Voted no. Thankfully, human politics are measured in human lifespans, and in that sense, I’m not too worried about it. I dislike the current trajectory of American society, but in fifty years it’ll be ancient history. In a hundred it’ll be forgotten.
The first time around, I was pretty upset about it and dove headfirst into activism for a few years, but it didn’t really accomplish anything at all aside from making a bunch of enemies unnecessarily.
With age and a reluctant rollercoaster ride through the stages of grief, I chilled out a bit and turned my attention inward, towards my small circles of friends and family instead. In those tiny bubbles I find joy, and for further escapism I turn to nature and/or video games. Is it selfish and hedonistic? Yes, probably, but realistically a normal person has no power in US politics anyway (that’s not a bash against any administration, just the gerrymandered two-party first-past-the-post electoral system with legalized bribery that we have).
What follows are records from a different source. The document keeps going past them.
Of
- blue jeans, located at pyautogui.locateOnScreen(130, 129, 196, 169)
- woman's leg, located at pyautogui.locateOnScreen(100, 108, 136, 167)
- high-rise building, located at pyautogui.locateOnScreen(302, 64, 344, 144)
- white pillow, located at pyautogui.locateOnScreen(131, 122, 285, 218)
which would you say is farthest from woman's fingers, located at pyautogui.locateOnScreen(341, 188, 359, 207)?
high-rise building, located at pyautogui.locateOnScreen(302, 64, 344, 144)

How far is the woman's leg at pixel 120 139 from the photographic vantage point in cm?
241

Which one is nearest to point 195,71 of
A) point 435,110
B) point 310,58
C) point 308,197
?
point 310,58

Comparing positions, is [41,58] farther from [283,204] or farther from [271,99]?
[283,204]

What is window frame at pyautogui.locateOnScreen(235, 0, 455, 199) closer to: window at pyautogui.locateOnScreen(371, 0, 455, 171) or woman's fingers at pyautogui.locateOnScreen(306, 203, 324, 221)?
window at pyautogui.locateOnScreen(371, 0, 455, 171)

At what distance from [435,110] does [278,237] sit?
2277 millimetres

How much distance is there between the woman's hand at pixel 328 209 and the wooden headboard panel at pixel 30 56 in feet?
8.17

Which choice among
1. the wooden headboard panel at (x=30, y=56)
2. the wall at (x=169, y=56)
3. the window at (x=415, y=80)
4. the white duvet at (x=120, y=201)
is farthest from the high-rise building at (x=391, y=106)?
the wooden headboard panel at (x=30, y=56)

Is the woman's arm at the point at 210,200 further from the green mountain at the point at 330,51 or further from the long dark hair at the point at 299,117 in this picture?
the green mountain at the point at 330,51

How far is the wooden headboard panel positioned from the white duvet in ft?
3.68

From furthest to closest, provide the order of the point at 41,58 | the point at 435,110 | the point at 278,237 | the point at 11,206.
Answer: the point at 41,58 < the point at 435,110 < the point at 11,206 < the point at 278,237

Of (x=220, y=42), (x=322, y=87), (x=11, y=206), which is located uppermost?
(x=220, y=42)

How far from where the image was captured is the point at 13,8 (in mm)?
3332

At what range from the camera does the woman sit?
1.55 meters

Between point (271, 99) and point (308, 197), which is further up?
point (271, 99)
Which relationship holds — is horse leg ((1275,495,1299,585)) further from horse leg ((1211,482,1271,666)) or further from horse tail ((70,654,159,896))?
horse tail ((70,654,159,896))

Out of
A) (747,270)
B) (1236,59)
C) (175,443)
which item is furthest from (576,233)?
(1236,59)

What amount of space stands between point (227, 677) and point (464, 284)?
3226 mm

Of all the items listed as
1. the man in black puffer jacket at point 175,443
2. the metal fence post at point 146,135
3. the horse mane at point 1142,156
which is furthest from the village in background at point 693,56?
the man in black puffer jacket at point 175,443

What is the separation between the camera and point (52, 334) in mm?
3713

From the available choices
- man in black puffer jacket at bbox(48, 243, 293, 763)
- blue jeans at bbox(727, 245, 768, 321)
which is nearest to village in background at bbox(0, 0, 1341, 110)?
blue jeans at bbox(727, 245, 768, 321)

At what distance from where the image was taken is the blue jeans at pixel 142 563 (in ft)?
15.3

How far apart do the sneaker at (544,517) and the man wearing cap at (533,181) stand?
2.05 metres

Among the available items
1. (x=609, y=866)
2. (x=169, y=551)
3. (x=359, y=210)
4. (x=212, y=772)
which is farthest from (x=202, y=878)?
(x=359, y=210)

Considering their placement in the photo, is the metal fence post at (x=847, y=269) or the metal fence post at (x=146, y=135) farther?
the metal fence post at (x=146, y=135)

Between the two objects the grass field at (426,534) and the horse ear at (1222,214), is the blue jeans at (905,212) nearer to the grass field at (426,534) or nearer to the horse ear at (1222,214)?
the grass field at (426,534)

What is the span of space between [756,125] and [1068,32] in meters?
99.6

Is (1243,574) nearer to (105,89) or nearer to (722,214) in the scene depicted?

There’s a lot of permanent damage that can be done in the next fifty years, from climate change to a resurgence in authoritarianism and the end of democracy and all that, but you know… history happens in cycles. And evolution will continue. I don’t share the sense of predeterminism, either for the better or worse, that some people have. We’re neither doomed nor near salvation; it’s a dynamic system that continuously adapts and self-balances. America may fall; some other superpower will take its place. Peoples and species will be displaced, populations will collapse, some pocket of survivors will take over, or a new primate / dolphin / corvid species will rise to dominance.
I think fundamentally we are still limited by our ancient biology and there is only so much “enlightening” that culture and education can do for us. We’ve probably surpassed that limit already – way too much noise for our primate brains to filter out successfully – and circled back to more primitive in-group tribal violence. I don’t think human societies can really evolve past cyclical collapse without an underlying biological/genetic change, and that’ll take evolutionary time.
Who knows, maybe AI will help. My hope is that some small country (or maybe space colony) will explore AI based governance and find runaway success there, and that maybe that’ll trickle back down to Earth at some point.
Of course, it’s easy to think this way when I don’t/won’t have kids. Whatever happens in the future, it’s just speculatory sci-fi for me… I don’t have to worry about any offspring suffering through it. It’s when I see Gen Z or younger kids that I worry for them. Maybe in 50 years all of this will be behind us, but that’s still well within their lifespan, and man, is it gonna be rough. But hopefully they’ll have grown up in adversity rather than comfort, and will have developed better coping methods and overall resilience because of it.